Month 2 Results | United States

Phase 4: International Expansion & Advanced Scaling (Week 8 Onwards)
Building on the scalable structure established in the previous phases, we developed a roadmap to expand into additional markets, including Canada, the United Kingdom, and New Zealand. Rather than simply replicating existing strategies, each market was approached as a distinct environment with its own consumer behavior, competitive landscape, and performance dynamics.
We introduced a structured expansion framework, starting with broad product coverage to gather initial data, followed by progressive segmentation based on local performance insights. This allowed us to identify winning products in each region and adapt our strategy accordingly, rather than assuming that top performers in one market would translate directly to another.

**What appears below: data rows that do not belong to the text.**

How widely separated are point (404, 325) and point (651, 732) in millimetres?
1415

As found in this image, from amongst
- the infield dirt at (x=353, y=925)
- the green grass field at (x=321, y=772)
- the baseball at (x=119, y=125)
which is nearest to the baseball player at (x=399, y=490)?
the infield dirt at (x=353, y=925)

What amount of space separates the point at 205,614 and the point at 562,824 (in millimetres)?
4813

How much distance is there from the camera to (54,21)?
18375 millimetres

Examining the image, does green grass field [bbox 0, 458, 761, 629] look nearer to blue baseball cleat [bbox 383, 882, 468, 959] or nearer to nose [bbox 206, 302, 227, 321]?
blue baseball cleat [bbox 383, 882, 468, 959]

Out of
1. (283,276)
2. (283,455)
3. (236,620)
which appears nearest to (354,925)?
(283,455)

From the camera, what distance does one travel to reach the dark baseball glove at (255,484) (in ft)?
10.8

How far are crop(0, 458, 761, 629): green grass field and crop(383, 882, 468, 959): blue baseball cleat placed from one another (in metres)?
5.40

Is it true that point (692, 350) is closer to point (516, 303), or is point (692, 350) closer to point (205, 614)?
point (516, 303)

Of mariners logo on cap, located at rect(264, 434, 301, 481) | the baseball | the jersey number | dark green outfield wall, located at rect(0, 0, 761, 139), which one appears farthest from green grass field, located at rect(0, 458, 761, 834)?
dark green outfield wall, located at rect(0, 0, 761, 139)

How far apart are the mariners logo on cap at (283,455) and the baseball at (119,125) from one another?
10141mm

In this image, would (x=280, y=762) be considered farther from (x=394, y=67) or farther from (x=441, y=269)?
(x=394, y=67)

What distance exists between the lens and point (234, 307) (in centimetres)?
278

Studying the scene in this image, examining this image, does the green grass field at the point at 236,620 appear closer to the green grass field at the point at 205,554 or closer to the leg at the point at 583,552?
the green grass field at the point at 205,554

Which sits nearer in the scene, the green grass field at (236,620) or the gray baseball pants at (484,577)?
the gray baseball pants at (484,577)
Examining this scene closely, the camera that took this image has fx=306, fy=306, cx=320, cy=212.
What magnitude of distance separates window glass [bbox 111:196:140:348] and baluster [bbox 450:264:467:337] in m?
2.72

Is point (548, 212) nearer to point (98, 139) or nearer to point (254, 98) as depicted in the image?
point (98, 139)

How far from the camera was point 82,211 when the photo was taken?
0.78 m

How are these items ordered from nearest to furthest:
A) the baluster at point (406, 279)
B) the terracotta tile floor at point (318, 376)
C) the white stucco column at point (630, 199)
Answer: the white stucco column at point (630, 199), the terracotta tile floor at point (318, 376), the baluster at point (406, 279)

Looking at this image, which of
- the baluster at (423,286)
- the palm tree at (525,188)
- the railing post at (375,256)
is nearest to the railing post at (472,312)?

At the same time, we implemented advanced scaling mechanisms across the account. This included continuous Smart Bidding adjustments to balance scale and efficiency, structured creative testing cycles leveraging top-performing assets from other channels. The objective was to create a repeatable system where scaling could be executed consistently across markets without compromising profitability.
This final phase positioned the account for long-term growth, transforming it into a scalable and adaptable system capable of supporting both product expansion and international development.